In 2012 Ann Morgan, a London freelance writer, set the goal of reading one book from each country in the world during that year. To cover 197 countries Morgan had to read four books a week. When she could find no books in translation from São Tomé, a small Portuguese-speaking island off Africa, volunteer translators came to the rescue in response to pleas via Facebook and Twitter. Her favorites from that year of reading: Galsan Tschinag, The Blue Sky (Mongolia); Jamil Ahmad, The Wander­ing Falcon (Pakistan); Tete-Michel Kpo­massie, An African in Greenland (Togo); and Nu Nu Yi, Smile as They Bow (Myan­mar) (Atlantic, December 24).

Street smarts

Chris Murphy, junior senator from Connecticut, spent a day shadowing a homeless man on the streets of New Haven. “Fred” is a former advertising salesperson who made some bad choices, developed an addiction, lost his job and ended up on the streets. Murphy doesn’t have particular legislation in mind, but he wanted to see what homelessness is like so as to better understand what government can do to help. What struck him was Fred’s determination to work at taking responsibility and the amount of hope he sensed among the homeless that “there is still a better day coming” (New Haven Independent, December 31).

Bach burned out?

A recently discovered letter by a former student of J. S. Bach has pundits in Germany suggesting that Bach may have been burned out as a musician in his later years. In the letter the student, applying for a cantor position in his home church, claims that he had led musical performances at the Leipzig churches where Bach was conductor. The years coincided with Bach’s final two years of life, suggesting that he used a student as his substitute. Some analysts warn against making such a judgment centuries after Bach’s death. He had poor eyesight, which could explain his delegating the conducting to a student.

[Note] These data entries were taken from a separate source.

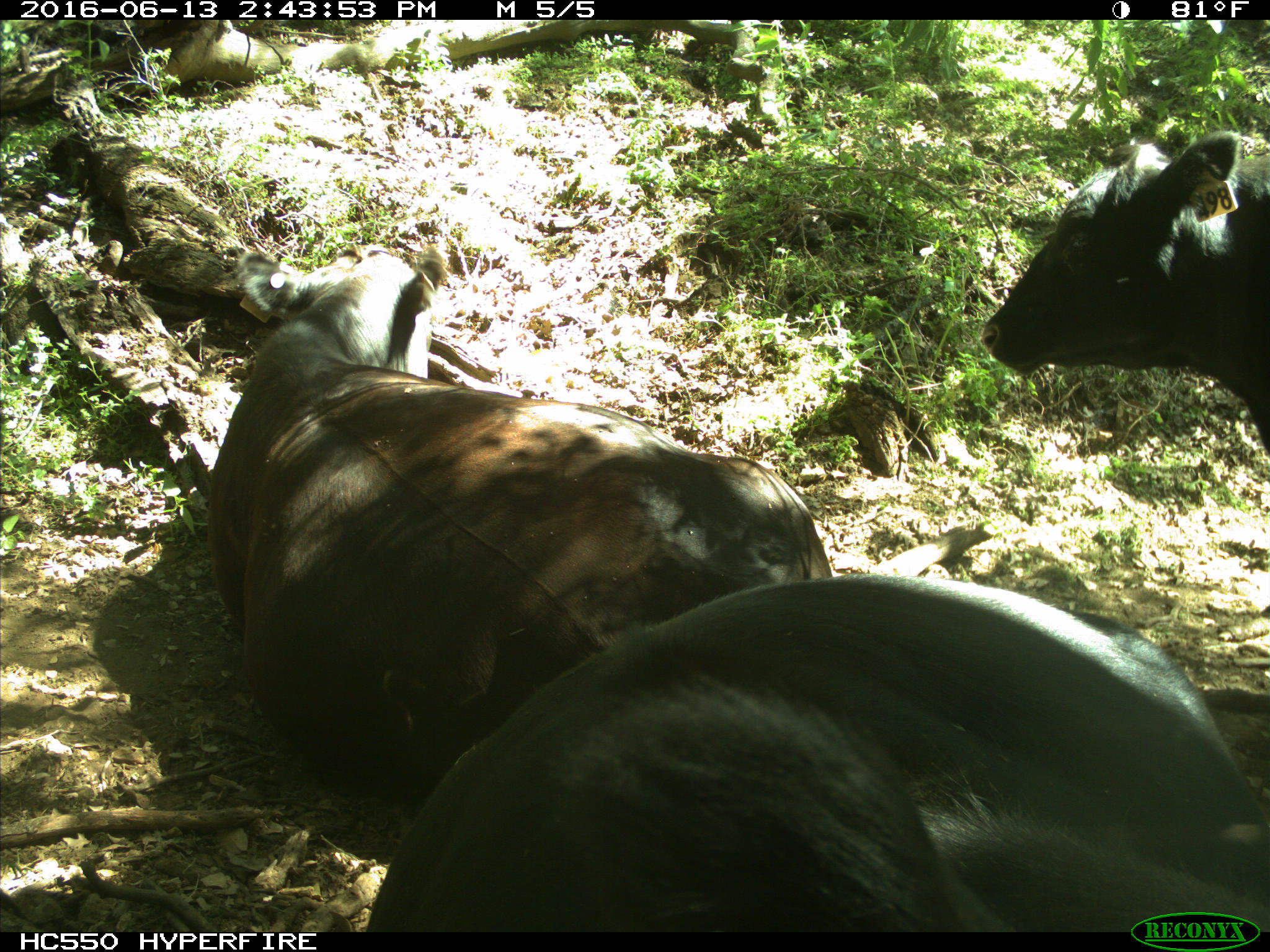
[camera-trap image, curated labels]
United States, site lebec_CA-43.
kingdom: Animalia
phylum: Chordata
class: Mammalia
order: Artiodactyla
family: Bovidae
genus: Bos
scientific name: Bos taurus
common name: domestic cow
Bos taurus (domestic cow).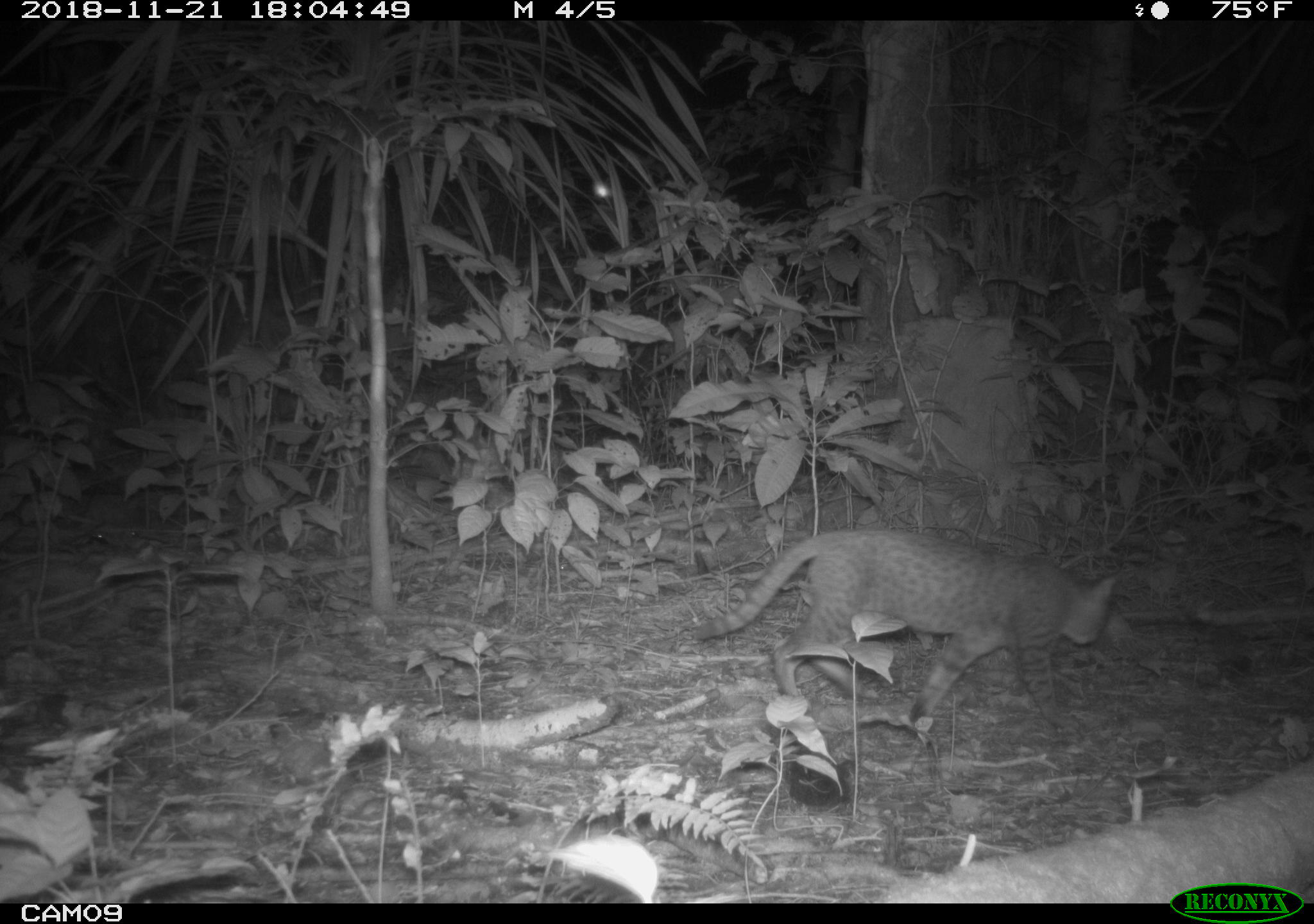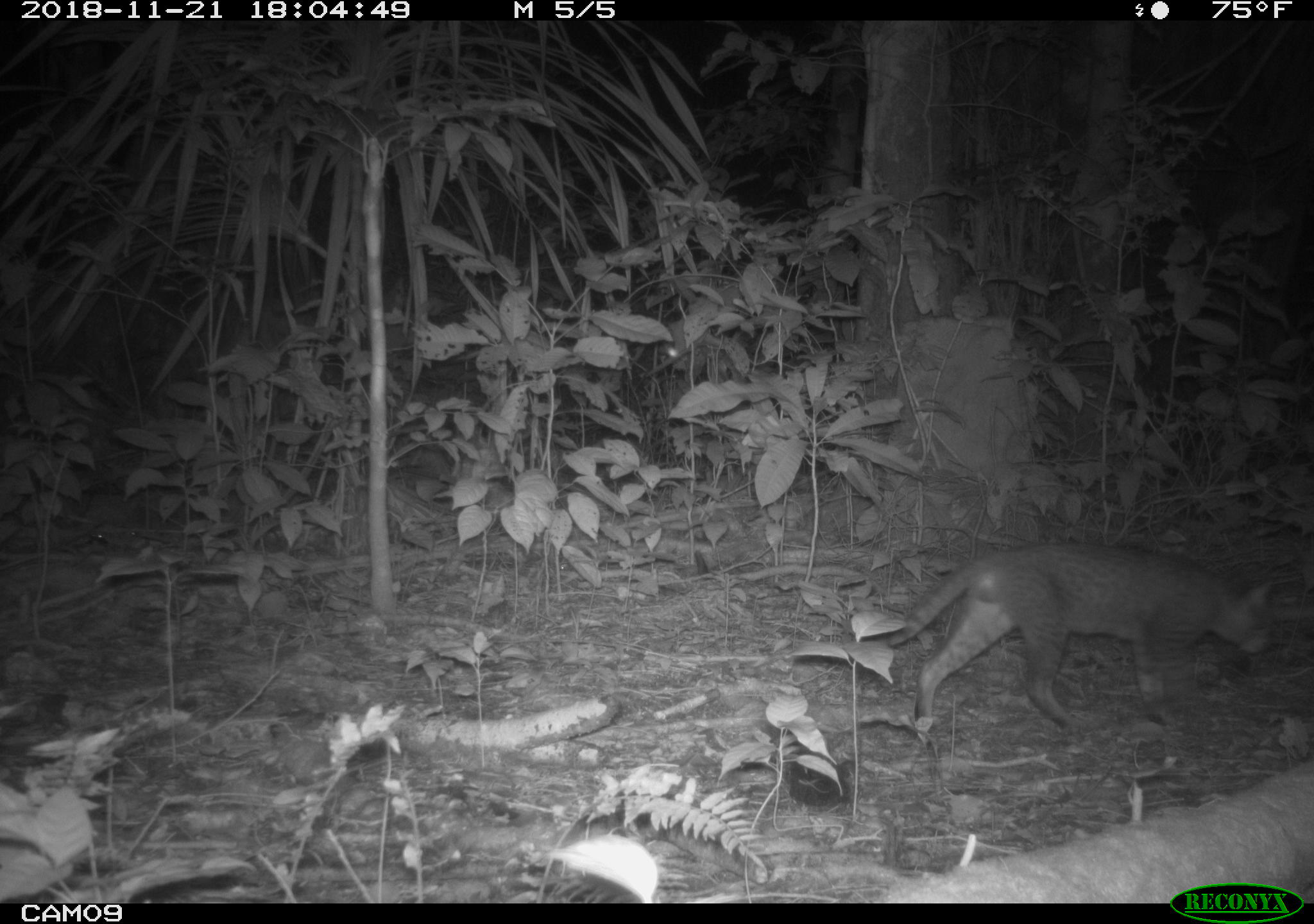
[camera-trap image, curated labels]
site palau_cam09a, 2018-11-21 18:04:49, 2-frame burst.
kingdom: Animalia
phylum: Chordata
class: Mammalia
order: Carnivora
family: Felidae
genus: Felis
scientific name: Felis catus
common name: cat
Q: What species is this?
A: Cat (Felis catus).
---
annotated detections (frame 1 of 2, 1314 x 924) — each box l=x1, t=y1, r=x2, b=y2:
cat: l=690, t=527, r=1121, b=741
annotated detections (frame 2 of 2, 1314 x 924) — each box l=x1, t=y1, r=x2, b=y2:
cat: l=784, t=542, r=1280, b=733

We do know that Bach composed very little church music in his last decade (Deutsche Welle, December 27).

Faith on the line

The number of Christians killed for their faith around the world doubled in 2013 compared to the year before. Most of those killed were Syrian Christians who have been targeted by radical Islamist groups for their purported support of President Assad. Nine of the ten countries listed as most dangerous for Christians are Muslim-majority states. Christians face restrictions or hostility in 111 countries, while Muslims experience similar kinds of harassment in 90 countries. The information was reported by Open Doors, a nondenominational group supporting persecuted Christians around the world. Open Doors put the number of Christians killed for their faith in 2013 at 2,123; some other Christian organizations report that the number is as high as 8,000 (Reuters).